+++ Documento de origen +++

Nos despertamos pronto. Hacemos la mochila de Nepal y
recogemos todo porque hay que dejar la habitación. Volvemos a desayunar en Au
Bon Pain. Un pequeño vicio que nos permitimos de vez en cuando (por poco
tiempo, en todo caso). A la vuelta, dejamos las maletas en el cuarto de siempre
y nos bajamos con nuestra pequeña mochila nepalí para no tener que facturar.
Estos trámites son siempre pesados. Siempre. Un largo viaje
hasta el aeropuerto. Pasas un control y luego otro. Esperas. Y te piden el
pasaporte tantas veces que pierdes la cuenta. Y pasas el equipaje (Maite y yo
con un montón de dinero en metálico encima…). Y te cachean (yo sé que lo hacen
porque les molo). Y esperas. Y la gente, que es imbécil por definición
–desafiando cualquier teoría de la evolución- berrea cuando habla por teléfono.
Y esperas. Y haces cola para entrar…
(Luego el vuelo no es gran cosa, como una hora y cuarto).

+++ Material proporcionado +++

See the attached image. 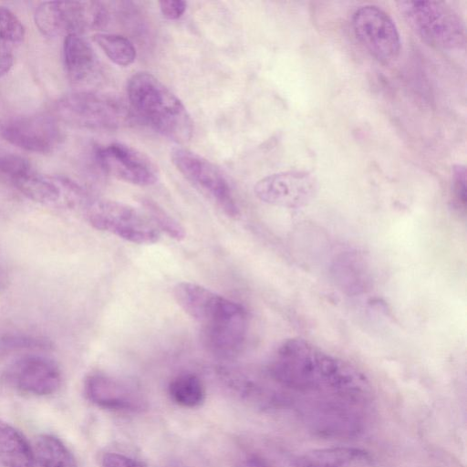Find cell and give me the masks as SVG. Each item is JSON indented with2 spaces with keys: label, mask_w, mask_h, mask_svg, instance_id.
<instances>
[{
  "label": "cell",
  "mask_w": 467,
  "mask_h": 467,
  "mask_svg": "<svg viewBox=\"0 0 467 467\" xmlns=\"http://www.w3.org/2000/svg\"><path fill=\"white\" fill-rule=\"evenodd\" d=\"M270 379L292 394L337 396L369 403L371 386L350 363L302 338L284 341L268 365Z\"/></svg>",
  "instance_id": "obj_1"
},
{
  "label": "cell",
  "mask_w": 467,
  "mask_h": 467,
  "mask_svg": "<svg viewBox=\"0 0 467 467\" xmlns=\"http://www.w3.org/2000/svg\"><path fill=\"white\" fill-rule=\"evenodd\" d=\"M127 94L132 111L162 136L180 144L190 141L192 120L181 99L160 79L138 72L128 81Z\"/></svg>",
  "instance_id": "obj_2"
},
{
  "label": "cell",
  "mask_w": 467,
  "mask_h": 467,
  "mask_svg": "<svg viewBox=\"0 0 467 467\" xmlns=\"http://www.w3.org/2000/svg\"><path fill=\"white\" fill-rule=\"evenodd\" d=\"M180 307L202 326V338L229 340L247 331L244 307L201 285L178 283L173 290Z\"/></svg>",
  "instance_id": "obj_3"
},
{
  "label": "cell",
  "mask_w": 467,
  "mask_h": 467,
  "mask_svg": "<svg viewBox=\"0 0 467 467\" xmlns=\"http://www.w3.org/2000/svg\"><path fill=\"white\" fill-rule=\"evenodd\" d=\"M368 403L337 396L302 395L296 410L306 428L327 438L359 435L367 422Z\"/></svg>",
  "instance_id": "obj_4"
},
{
  "label": "cell",
  "mask_w": 467,
  "mask_h": 467,
  "mask_svg": "<svg viewBox=\"0 0 467 467\" xmlns=\"http://www.w3.org/2000/svg\"><path fill=\"white\" fill-rule=\"evenodd\" d=\"M54 112L67 124L89 130H115L134 122V112L123 101L92 91L63 96L55 103Z\"/></svg>",
  "instance_id": "obj_5"
},
{
  "label": "cell",
  "mask_w": 467,
  "mask_h": 467,
  "mask_svg": "<svg viewBox=\"0 0 467 467\" xmlns=\"http://www.w3.org/2000/svg\"><path fill=\"white\" fill-rule=\"evenodd\" d=\"M399 9L406 22L427 44L441 49H458L465 45L462 17L441 1H402Z\"/></svg>",
  "instance_id": "obj_6"
},
{
  "label": "cell",
  "mask_w": 467,
  "mask_h": 467,
  "mask_svg": "<svg viewBox=\"0 0 467 467\" xmlns=\"http://www.w3.org/2000/svg\"><path fill=\"white\" fill-rule=\"evenodd\" d=\"M83 209L86 220L93 228L132 244H151L161 237V232L148 216L123 202L88 200Z\"/></svg>",
  "instance_id": "obj_7"
},
{
  "label": "cell",
  "mask_w": 467,
  "mask_h": 467,
  "mask_svg": "<svg viewBox=\"0 0 467 467\" xmlns=\"http://www.w3.org/2000/svg\"><path fill=\"white\" fill-rule=\"evenodd\" d=\"M108 10L95 1H47L35 12V23L45 36L53 37L78 34L101 27L107 23Z\"/></svg>",
  "instance_id": "obj_8"
},
{
  "label": "cell",
  "mask_w": 467,
  "mask_h": 467,
  "mask_svg": "<svg viewBox=\"0 0 467 467\" xmlns=\"http://www.w3.org/2000/svg\"><path fill=\"white\" fill-rule=\"evenodd\" d=\"M176 169L202 194L213 201L227 216L236 218L239 208L221 171L202 156L182 147L171 151Z\"/></svg>",
  "instance_id": "obj_9"
},
{
  "label": "cell",
  "mask_w": 467,
  "mask_h": 467,
  "mask_svg": "<svg viewBox=\"0 0 467 467\" xmlns=\"http://www.w3.org/2000/svg\"><path fill=\"white\" fill-rule=\"evenodd\" d=\"M353 31L361 45L379 61L395 59L400 50L398 29L391 17L376 5H363L352 16Z\"/></svg>",
  "instance_id": "obj_10"
},
{
  "label": "cell",
  "mask_w": 467,
  "mask_h": 467,
  "mask_svg": "<svg viewBox=\"0 0 467 467\" xmlns=\"http://www.w3.org/2000/svg\"><path fill=\"white\" fill-rule=\"evenodd\" d=\"M0 136L17 148L42 154L54 151L63 140L57 121L42 114L15 117L1 122Z\"/></svg>",
  "instance_id": "obj_11"
},
{
  "label": "cell",
  "mask_w": 467,
  "mask_h": 467,
  "mask_svg": "<svg viewBox=\"0 0 467 467\" xmlns=\"http://www.w3.org/2000/svg\"><path fill=\"white\" fill-rule=\"evenodd\" d=\"M96 156L106 173L125 182L149 186L159 179L156 164L146 154L127 144L113 142L100 147Z\"/></svg>",
  "instance_id": "obj_12"
},
{
  "label": "cell",
  "mask_w": 467,
  "mask_h": 467,
  "mask_svg": "<svg viewBox=\"0 0 467 467\" xmlns=\"http://www.w3.org/2000/svg\"><path fill=\"white\" fill-rule=\"evenodd\" d=\"M254 191L256 197L264 202L297 208L306 204L315 196L317 182L306 171H282L259 180Z\"/></svg>",
  "instance_id": "obj_13"
},
{
  "label": "cell",
  "mask_w": 467,
  "mask_h": 467,
  "mask_svg": "<svg viewBox=\"0 0 467 467\" xmlns=\"http://www.w3.org/2000/svg\"><path fill=\"white\" fill-rule=\"evenodd\" d=\"M5 378L16 389L37 396L55 393L62 380L58 365L41 355L19 358L8 367Z\"/></svg>",
  "instance_id": "obj_14"
},
{
  "label": "cell",
  "mask_w": 467,
  "mask_h": 467,
  "mask_svg": "<svg viewBox=\"0 0 467 467\" xmlns=\"http://www.w3.org/2000/svg\"><path fill=\"white\" fill-rule=\"evenodd\" d=\"M87 399L96 406L115 411L137 412L146 408V400L134 386L100 372L87 376Z\"/></svg>",
  "instance_id": "obj_15"
},
{
  "label": "cell",
  "mask_w": 467,
  "mask_h": 467,
  "mask_svg": "<svg viewBox=\"0 0 467 467\" xmlns=\"http://www.w3.org/2000/svg\"><path fill=\"white\" fill-rule=\"evenodd\" d=\"M63 54L67 75L74 84L87 82L95 75L98 66L96 55L80 35L65 36Z\"/></svg>",
  "instance_id": "obj_16"
},
{
  "label": "cell",
  "mask_w": 467,
  "mask_h": 467,
  "mask_svg": "<svg viewBox=\"0 0 467 467\" xmlns=\"http://www.w3.org/2000/svg\"><path fill=\"white\" fill-rule=\"evenodd\" d=\"M297 463L299 467H373V459L358 448L331 447L309 451Z\"/></svg>",
  "instance_id": "obj_17"
},
{
  "label": "cell",
  "mask_w": 467,
  "mask_h": 467,
  "mask_svg": "<svg viewBox=\"0 0 467 467\" xmlns=\"http://www.w3.org/2000/svg\"><path fill=\"white\" fill-rule=\"evenodd\" d=\"M35 456L25 436L0 420V465L3 467H34Z\"/></svg>",
  "instance_id": "obj_18"
},
{
  "label": "cell",
  "mask_w": 467,
  "mask_h": 467,
  "mask_svg": "<svg viewBox=\"0 0 467 467\" xmlns=\"http://www.w3.org/2000/svg\"><path fill=\"white\" fill-rule=\"evenodd\" d=\"M33 451L35 460L41 467H78L71 451L58 438L53 435L38 436Z\"/></svg>",
  "instance_id": "obj_19"
},
{
  "label": "cell",
  "mask_w": 467,
  "mask_h": 467,
  "mask_svg": "<svg viewBox=\"0 0 467 467\" xmlns=\"http://www.w3.org/2000/svg\"><path fill=\"white\" fill-rule=\"evenodd\" d=\"M171 400L183 408H196L205 399V389L201 379L193 373H182L174 377L168 386Z\"/></svg>",
  "instance_id": "obj_20"
},
{
  "label": "cell",
  "mask_w": 467,
  "mask_h": 467,
  "mask_svg": "<svg viewBox=\"0 0 467 467\" xmlns=\"http://www.w3.org/2000/svg\"><path fill=\"white\" fill-rule=\"evenodd\" d=\"M93 40L105 55L116 65L127 67L136 58V48L132 42L118 34L96 33Z\"/></svg>",
  "instance_id": "obj_21"
},
{
  "label": "cell",
  "mask_w": 467,
  "mask_h": 467,
  "mask_svg": "<svg viewBox=\"0 0 467 467\" xmlns=\"http://www.w3.org/2000/svg\"><path fill=\"white\" fill-rule=\"evenodd\" d=\"M141 204L148 214V218L160 232L165 233L169 237L182 241L186 233L183 226L170 215L162 207L150 199H141Z\"/></svg>",
  "instance_id": "obj_22"
},
{
  "label": "cell",
  "mask_w": 467,
  "mask_h": 467,
  "mask_svg": "<svg viewBox=\"0 0 467 467\" xmlns=\"http://www.w3.org/2000/svg\"><path fill=\"white\" fill-rule=\"evenodd\" d=\"M25 27L11 10L0 6V46L12 48L23 42Z\"/></svg>",
  "instance_id": "obj_23"
},
{
  "label": "cell",
  "mask_w": 467,
  "mask_h": 467,
  "mask_svg": "<svg viewBox=\"0 0 467 467\" xmlns=\"http://www.w3.org/2000/svg\"><path fill=\"white\" fill-rule=\"evenodd\" d=\"M52 343L43 337L26 334H9L0 339V348L3 350H47Z\"/></svg>",
  "instance_id": "obj_24"
},
{
  "label": "cell",
  "mask_w": 467,
  "mask_h": 467,
  "mask_svg": "<svg viewBox=\"0 0 467 467\" xmlns=\"http://www.w3.org/2000/svg\"><path fill=\"white\" fill-rule=\"evenodd\" d=\"M234 467H277L275 462L261 449L244 445L234 460Z\"/></svg>",
  "instance_id": "obj_25"
},
{
  "label": "cell",
  "mask_w": 467,
  "mask_h": 467,
  "mask_svg": "<svg viewBox=\"0 0 467 467\" xmlns=\"http://www.w3.org/2000/svg\"><path fill=\"white\" fill-rule=\"evenodd\" d=\"M453 192L459 205L465 207L466 203V169L463 165L453 167Z\"/></svg>",
  "instance_id": "obj_26"
},
{
  "label": "cell",
  "mask_w": 467,
  "mask_h": 467,
  "mask_svg": "<svg viewBox=\"0 0 467 467\" xmlns=\"http://www.w3.org/2000/svg\"><path fill=\"white\" fill-rule=\"evenodd\" d=\"M102 467H146L142 462L118 452L105 453Z\"/></svg>",
  "instance_id": "obj_27"
},
{
  "label": "cell",
  "mask_w": 467,
  "mask_h": 467,
  "mask_svg": "<svg viewBox=\"0 0 467 467\" xmlns=\"http://www.w3.org/2000/svg\"><path fill=\"white\" fill-rule=\"evenodd\" d=\"M159 5L162 16L170 20L180 18L187 7V3L182 0H161Z\"/></svg>",
  "instance_id": "obj_28"
},
{
  "label": "cell",
  "mask_w": 467,
  "mask_h": 467,
  "mask_svg": "<svg viewBox=\"0 0 467 467\" xmlns=\"http://www.w3.org/2000/svg\"><path fill=\"white\" fill-rule=\"evenodd\" d=\"M13 64V49L0 46V78L9 72Z\"/></svg>",
  "instance_id": "obj_29"
}]
</instances>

+++

# Qué se pide
En el relato del viaje, desde «Nos despertamos pronto» hasta «para no tener que facturar», anota todas las formas verbales conjugadas en primera persona del plural, en el orden en que aparecen.

# Respuesta
despertamos, hacemos, recogemos, volvemos, permitimos, dejamos, bajamos